Мы ловили рыбу, пока солнце не стало припекать… Интересно, есть ли рыба в этом проклятом Одере?.. Наверное, есть… Много будет всплывать рыбы, когда снаряды немцев начнут бить по нашим переправам… Одер… Последняя река в этой войне, последняя…
Сидел гвардии рядовой Борзов с капралом Янеком, связным от мотострелкового батальона польской танковой бригады, на бетонном крыльце сгоревшей дачи, поглядывал на пленных немцев.

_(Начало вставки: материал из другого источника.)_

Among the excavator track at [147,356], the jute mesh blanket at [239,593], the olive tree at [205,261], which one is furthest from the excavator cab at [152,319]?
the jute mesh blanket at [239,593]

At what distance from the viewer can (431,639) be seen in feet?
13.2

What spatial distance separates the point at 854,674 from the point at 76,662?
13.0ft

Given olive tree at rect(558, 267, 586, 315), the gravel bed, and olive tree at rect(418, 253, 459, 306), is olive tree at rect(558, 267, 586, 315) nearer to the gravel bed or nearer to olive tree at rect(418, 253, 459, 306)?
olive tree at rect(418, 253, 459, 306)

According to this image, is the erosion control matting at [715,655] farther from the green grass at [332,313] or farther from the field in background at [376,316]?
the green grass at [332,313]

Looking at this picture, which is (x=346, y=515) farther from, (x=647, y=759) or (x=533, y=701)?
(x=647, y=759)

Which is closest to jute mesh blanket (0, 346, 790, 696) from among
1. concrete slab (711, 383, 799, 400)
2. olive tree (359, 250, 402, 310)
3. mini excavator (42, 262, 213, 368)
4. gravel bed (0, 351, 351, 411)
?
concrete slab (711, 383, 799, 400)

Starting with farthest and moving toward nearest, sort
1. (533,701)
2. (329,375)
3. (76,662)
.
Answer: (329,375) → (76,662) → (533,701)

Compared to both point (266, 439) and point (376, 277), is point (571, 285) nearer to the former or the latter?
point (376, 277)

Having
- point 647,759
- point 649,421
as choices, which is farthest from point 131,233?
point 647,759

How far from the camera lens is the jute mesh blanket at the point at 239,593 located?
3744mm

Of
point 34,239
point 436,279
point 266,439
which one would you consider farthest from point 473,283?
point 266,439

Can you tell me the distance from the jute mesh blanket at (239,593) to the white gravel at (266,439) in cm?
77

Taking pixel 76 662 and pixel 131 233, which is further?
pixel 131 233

Взвода три их чинно стояло вдоль забора из проволочной решетки — в очереди перед походной кухней второй роты, и повар Семенов пошумливал там, наводил порядок.
Снимал кое-кто из немцев ордена и значки с мундиров — повар, увидев орден, гнал такого вояку в хвост очереди.

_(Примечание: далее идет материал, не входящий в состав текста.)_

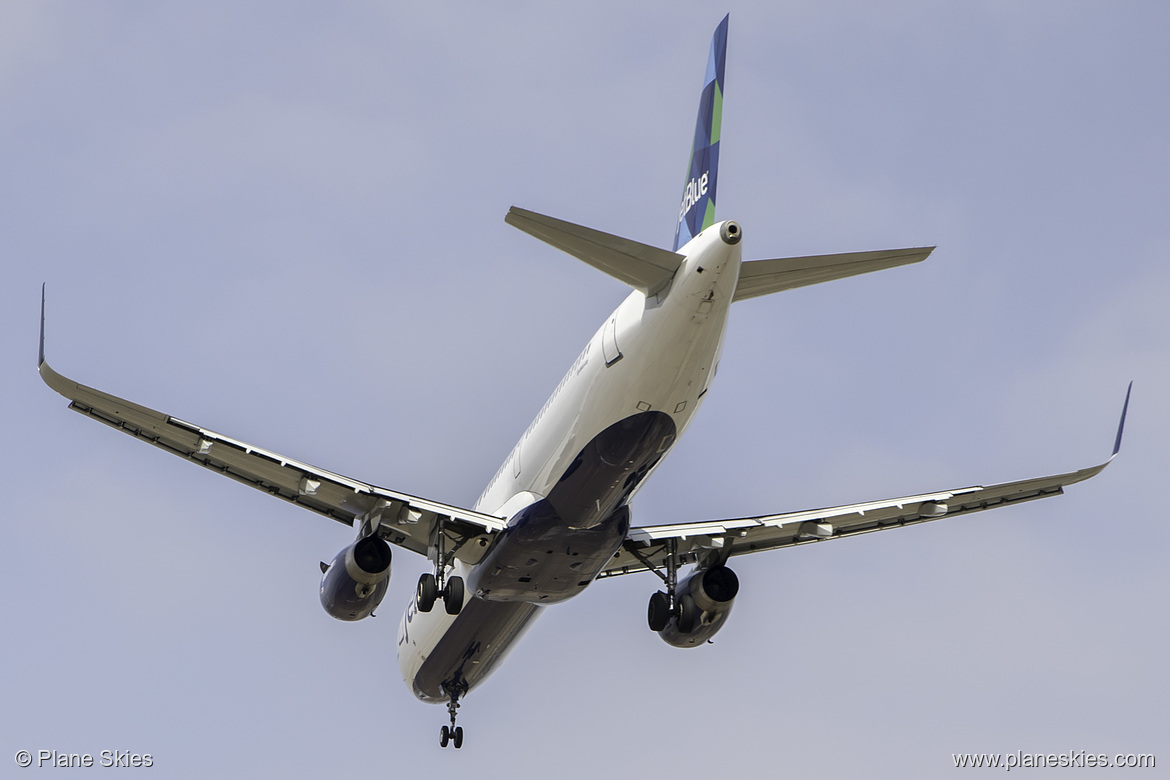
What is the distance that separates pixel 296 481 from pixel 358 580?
204 cm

— Марш цурюк, понял? Успеешь, налопаешься!
Капрал Янек, плечистый парень лет тридцати, одобрительно посмеивался, глядя на повара…
— Глянь, Янек, немец и бриться-то перестал, а? — сказал Борзов, прищуриваясь. — Допекло…
— Дурак немец, — сказал Янек. — Хенде хох надо делать давно.
— Сперва башку б Гитлеру оторвали — потом и хенде, — сказал Борзов.
— То так, Коля. Выпьем, Коля?
— Спрячь флягу. Зарок я дал, понял? Дружка опять миной ранило… Ивана Ивановича… Мы с ним горя не знали… Парторг наш. Коммунист, понял?
— Я коммунист, — сказал Янек. — А ты, Коля?
— С сорок второго, аккурат с марта…
Янек пощупал в кармане зеленой шинели флягу, вздохнул.
— Гданьск возьмем, Берлин будем брать, а?
— Заслужим за Данциг двадцать залпов из двухсот двадцати четырех орудий — и на Берлин… Там уж выпьем. За победу.
— Добже.
С мартовского, в легкой хмари, неба над Балтикой падала на город смерть…
Тысячи парней, у которых в карманах кителей и гимнастерок лежали удостоверения Четвертой воздушной армии, уже неделю не видели в небе ни одного самолета с черным крестом на фюзеляже.
Визжащими густыми стаями устремлялись бомбы к плотным багровым облакам дыма пожарищ над сотнями кварталов Данцига, и в грохоте разрывов неслышно рассыпались в прах каменные громады зданий, сложенных на века, взметывалось над площадями и улицами месиво из фонарных столбов, афишных тумб, башен танков, автомобильных колес, обломков пулеметов и гаубиц, портфелей и чемоданов, кожаных кресел, пивных кружек, портретов фюрера и афиш с последним фильмом Марики Рёкк, на которых самая красивая грудь рейха была потрясающе великолепна, семейных фотографий, обрывков плакатов и газеты «Данцигер форпост»…
А в сейфе, что стоял в углу душного бомбоубежища, хранилась последняя радиограмма из столицы рейха:
«Берлин, ставка фюрера. Начальнику гарнизона Данциг, командиру 24-го армейского корпуса генералу артиллерии Фельцману.
Город оборонять до последнего человека. О капитуляции не может быть речи. Офицеров и солдат, проявивших малодушие, немедленно предавать военно-полевым судам и публично вешать.